2022 Fiscal Year Final Research Report

• Project/Area Number: 19K05774
• Research Category: Grant-in-Aid for Scientific Research (C)
• Allocation Type: Multi-year Fund
• Section: 一般
• Review Section: Basic Section 38020:Applied microbiology-related
• Research Institution: Yokohama City University
• Principal Investigator: Hayashi Ikuko 横浜市立大学, 生命医科学研究科, 准教授 (80464527)
• Project Period (FY): 2019-04-01 – 2023-03-31
• Keywords: 細胞骨格 / 微小管 / プラスミド / 微生物 / トレッドミル / 線維構造 / 遺伝子分配 / 毒素遺伝子

Outline of Final Research Achievements

The FtsZ/tubulin-like GTPase TubZ was identified as a segregation factor of the virulence plasmids pXO1 in Bacillus cereus and Bacillus anthracis.

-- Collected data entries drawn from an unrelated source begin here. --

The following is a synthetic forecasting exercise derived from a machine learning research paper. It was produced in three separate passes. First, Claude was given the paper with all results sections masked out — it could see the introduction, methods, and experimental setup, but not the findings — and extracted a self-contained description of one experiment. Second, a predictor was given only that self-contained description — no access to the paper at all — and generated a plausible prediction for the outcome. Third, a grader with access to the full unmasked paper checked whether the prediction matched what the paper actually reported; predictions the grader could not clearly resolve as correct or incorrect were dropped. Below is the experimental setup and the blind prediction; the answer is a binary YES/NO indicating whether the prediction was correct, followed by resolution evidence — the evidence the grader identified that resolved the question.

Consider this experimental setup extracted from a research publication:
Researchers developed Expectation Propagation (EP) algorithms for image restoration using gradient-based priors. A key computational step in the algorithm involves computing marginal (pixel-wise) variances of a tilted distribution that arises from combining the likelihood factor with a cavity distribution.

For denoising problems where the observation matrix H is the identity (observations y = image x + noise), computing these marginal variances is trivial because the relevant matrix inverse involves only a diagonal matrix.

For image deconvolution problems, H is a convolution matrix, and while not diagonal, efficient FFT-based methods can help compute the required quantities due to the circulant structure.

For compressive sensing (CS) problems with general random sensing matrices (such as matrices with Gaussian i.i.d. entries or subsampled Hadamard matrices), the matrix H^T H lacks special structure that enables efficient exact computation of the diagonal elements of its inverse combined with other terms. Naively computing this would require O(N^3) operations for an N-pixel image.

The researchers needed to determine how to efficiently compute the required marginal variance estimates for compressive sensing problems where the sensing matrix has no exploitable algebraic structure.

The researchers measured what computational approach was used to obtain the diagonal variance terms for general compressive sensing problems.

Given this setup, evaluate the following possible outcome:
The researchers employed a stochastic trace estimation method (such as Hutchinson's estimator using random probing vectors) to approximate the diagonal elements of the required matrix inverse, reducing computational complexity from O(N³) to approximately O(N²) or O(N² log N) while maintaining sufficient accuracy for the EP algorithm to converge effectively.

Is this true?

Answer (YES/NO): NO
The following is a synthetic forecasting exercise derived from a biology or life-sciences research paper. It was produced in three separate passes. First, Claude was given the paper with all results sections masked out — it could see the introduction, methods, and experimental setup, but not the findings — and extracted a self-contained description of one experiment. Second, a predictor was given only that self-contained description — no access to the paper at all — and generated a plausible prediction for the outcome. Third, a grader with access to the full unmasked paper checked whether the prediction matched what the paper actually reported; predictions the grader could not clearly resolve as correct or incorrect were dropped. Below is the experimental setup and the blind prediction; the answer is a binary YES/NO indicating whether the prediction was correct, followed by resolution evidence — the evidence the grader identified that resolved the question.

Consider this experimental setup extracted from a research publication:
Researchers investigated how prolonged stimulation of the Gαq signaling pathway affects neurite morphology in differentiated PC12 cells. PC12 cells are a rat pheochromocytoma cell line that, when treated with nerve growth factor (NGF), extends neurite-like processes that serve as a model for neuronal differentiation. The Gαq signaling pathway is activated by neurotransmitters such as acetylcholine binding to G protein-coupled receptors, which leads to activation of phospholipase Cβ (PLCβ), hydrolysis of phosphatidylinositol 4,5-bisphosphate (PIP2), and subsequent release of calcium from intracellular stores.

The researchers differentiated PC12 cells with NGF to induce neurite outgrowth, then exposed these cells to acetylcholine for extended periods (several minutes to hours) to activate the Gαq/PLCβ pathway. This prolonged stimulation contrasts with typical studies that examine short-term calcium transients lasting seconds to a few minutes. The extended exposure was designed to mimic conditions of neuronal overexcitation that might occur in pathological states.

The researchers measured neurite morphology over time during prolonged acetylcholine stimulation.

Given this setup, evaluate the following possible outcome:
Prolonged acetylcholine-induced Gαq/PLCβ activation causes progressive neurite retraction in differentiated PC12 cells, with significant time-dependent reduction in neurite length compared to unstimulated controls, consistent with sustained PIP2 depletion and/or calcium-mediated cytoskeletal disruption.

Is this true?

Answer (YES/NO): YES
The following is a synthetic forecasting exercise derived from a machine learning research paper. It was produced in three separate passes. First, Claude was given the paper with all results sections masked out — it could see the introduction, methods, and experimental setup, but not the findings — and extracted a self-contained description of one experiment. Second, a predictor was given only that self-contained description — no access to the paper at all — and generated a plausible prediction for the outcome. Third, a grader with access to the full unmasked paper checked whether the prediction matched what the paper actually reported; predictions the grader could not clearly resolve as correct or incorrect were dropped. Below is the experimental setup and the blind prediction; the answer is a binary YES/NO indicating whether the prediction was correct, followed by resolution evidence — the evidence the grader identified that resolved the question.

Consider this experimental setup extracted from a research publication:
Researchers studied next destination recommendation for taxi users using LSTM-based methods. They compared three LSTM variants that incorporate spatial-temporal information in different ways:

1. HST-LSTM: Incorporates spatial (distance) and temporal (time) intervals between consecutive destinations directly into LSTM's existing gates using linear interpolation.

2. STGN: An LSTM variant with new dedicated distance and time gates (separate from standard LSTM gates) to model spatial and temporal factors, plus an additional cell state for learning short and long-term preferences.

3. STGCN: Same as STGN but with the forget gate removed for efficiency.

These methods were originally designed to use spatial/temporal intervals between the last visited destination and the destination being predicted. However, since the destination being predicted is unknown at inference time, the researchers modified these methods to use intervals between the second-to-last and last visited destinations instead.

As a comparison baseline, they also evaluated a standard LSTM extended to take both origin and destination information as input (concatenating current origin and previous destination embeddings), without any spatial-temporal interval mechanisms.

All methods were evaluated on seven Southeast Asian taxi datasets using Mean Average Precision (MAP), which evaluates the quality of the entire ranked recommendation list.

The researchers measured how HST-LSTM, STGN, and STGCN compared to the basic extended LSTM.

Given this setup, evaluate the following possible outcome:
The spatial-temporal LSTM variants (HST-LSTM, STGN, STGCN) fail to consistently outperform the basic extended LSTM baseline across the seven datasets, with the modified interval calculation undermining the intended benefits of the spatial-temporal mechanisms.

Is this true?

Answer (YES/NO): YES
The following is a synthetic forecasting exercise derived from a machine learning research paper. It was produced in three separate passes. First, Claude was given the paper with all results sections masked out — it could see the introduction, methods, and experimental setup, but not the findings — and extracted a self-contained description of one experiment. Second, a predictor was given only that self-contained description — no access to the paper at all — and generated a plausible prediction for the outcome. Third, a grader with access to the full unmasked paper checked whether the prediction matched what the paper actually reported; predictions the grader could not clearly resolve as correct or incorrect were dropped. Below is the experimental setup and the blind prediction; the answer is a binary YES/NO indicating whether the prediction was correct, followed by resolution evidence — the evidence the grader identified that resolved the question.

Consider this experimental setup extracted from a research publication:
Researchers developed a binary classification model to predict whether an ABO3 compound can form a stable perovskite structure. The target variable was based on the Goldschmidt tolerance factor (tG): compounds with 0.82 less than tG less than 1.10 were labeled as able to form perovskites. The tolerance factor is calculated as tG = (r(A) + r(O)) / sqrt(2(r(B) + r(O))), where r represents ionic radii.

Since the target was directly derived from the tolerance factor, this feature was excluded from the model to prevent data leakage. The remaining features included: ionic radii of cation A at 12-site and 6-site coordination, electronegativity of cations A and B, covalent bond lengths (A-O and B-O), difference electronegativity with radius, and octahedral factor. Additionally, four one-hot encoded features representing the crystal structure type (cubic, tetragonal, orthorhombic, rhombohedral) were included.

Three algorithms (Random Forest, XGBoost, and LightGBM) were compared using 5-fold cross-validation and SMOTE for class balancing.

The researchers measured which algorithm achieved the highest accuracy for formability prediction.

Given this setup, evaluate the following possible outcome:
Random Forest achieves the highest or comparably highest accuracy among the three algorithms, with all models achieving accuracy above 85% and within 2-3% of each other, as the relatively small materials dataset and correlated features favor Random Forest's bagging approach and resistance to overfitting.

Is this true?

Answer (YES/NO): YES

TubZ exhibits high GTPase activity and assembles into polymers both in vivo and in vitro, and its treadmilling movement is required for stable maintenance of the plasmid in the cell. We determined the crystal structures of two TubZ regulators, TubR and TubY. DNase 1 footprinting analysis demonstrated that TubR and TubY regulate the expression of their own genes and that TubY associates with the promoter region of tubRZ cooperatively with TubR. TubY belongs to the MerR family transcriptional factor which functions as a dimeric protein. However, the C-terminal domain of TubY forms a tetrameric parallel four-helix bundle that differs from the typical MerR proteins. Moreover, we have analyzed the dynamics of TubZ filament using high-speed atomic force microscopy and found that TubZ filaments exhibit both treadmilling and dynamic instability.

Free Research Field

生物物理

Academic Significance and Societal Importance of the Research Achievements

病原菌の毒素遺伝子の多くはプラスミドによって分配されることが知られる。本研究では炭疽症を引き起こす炭疽菌の近縁種セレウス菌の毒素プラスミドpXO1の分配に必須なTubZタンパク質とその制御因子について分子機構の解析を行った。TubZはプラスミド分配因子の中で最も最近に見つかったIII型の分配因子であり、その分子機構は明らかになっていない。本研究によってバクテリアのもつ新しい細胞骨格因子の分子制御機構を明らかにするとともに、病原性細菌に対する創薬の分子基盤を構築することができた。